La Bolivie teste une AOC pour son quinoa
Le deuxième exportateur mondial de quinoa veut généraliser la certification bio de sa production. Un système pilote d’AOC est actuellement testé en vue d’un lancement l’an prochain.
La valeur du quinoa a fortement chuté en deux ans. On s’est mis à cultiver la « graine des Incas » dans le Wisconsin, en Andalousie et même en Anjou, tandis qu’en Bolivie et au Pérou, elle pousse en altitude, mais maintenant aussi dans les vallées. La chute du prix a été abyssale. Les importateurs européens payaient la tonne de quinoa 4 712 euros en moyenne en 2014 contre 2 400 euros cette année, selon Eurostat. L’an dernier, ce prix moyen était déjà descendu à 3 825 euros/t, pour 19 800 tonnes de quinoa achetées auprès de pays tiers par les importateurs de l’UE à 27, soit une valeur totale de près de 76 millions d’euros. Toujours selon Eurostat, de janvier à août 2016, les achats exclusivement français de graines, d’origines péruvienne et bolivienne surtout, ont déclaré des valeurs de 2 200 à 2 600 euros/tonne.

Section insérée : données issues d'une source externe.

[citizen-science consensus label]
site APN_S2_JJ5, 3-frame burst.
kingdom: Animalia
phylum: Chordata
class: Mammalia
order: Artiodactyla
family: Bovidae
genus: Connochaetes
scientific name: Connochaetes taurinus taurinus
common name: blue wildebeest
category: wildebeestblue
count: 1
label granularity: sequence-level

Le Pérou, 1er exportateur mondial
Les volumes importés sont stables après une hausse aussi brusque que continue depuis trois ans. L’Allemagne a importé seize fois plus de quinoa en 2015 qu’en 2012. L’Italie et le Royaume-Uni ont presque décuplé leurs achats sur cette même période, et la France est en tête du mouvement. Sans compter les opérations intra-européennes.
Face au risque d’une certaine dévalorisation du quinoa, les pays exportateurs s’organisent. La Bolivie a perdu il y a peu son rang de premier exportateur mondial au profit du Pérou où les producteurs ont réussi à obtenir de bons rendements dans les vallées. Les exportateurs boliviens font dorénavant tout pour se différencier par la qualité, faire considérer l’aliment à sa juste valeur nutritionnelle, comme une spécialité.
La Chambre bolivienne des exportateurs de spécialités andines pilote depuis cette année un système d’AOC de quinoa de Bolivie avec une dizaine de producteurs. Son lancement officiel est prévu pour 2017, selon la gérante de la Chambre, Paola Mejía. « Actuellement, environ 15 % de nos envois de quinoa vers l’Europe sont certifiés bio. Avec ce projet d’AOC, nous voulons parvenir à un taux proche de 95 % », dit-elle. « Les prix de septembre [que reçoivent les exportateurs] vont de 2 400 à 2 800 dollars », renseigne-t-elle.
Parmi les pays andins qui ont des terres aptes à la culture de quinoa, tout le monde n’est pas logé à la même enseigne. En Argentine, au potentiel énorme, on ignore les volumes récoltés, de l’aveu du ministère de l’Agro-industrie, et on n’exporte rien. Les semences font défaut. Dans le nord-ouest du pays, pas plus de 400 familles en cultivent, et elles obtiennent des rendements proches de 200 kg par hectare. À comparer aux 1 000 kg/ha courants en Bolivie, fait remarquer le technicien de l’INTA (équivalent argentin de l’Inra), Guillermo Aracena. « Les producteurs ne vendent même pas ensemble leur production, regrette-t-il, la seule vente collective considérable de quinoa, qui a eu lieu à Jujuy l’an dernier, fut grâce à un achat exceptionnel de 10 tonnes par le gouvernement local. » Dans tout l’Altiplano, ces jours-ci, on sème le quinoa. La récolte aura lieu en avril et mai. Les prix devraient alors sans doute encore baisser sous le poids de l’offre.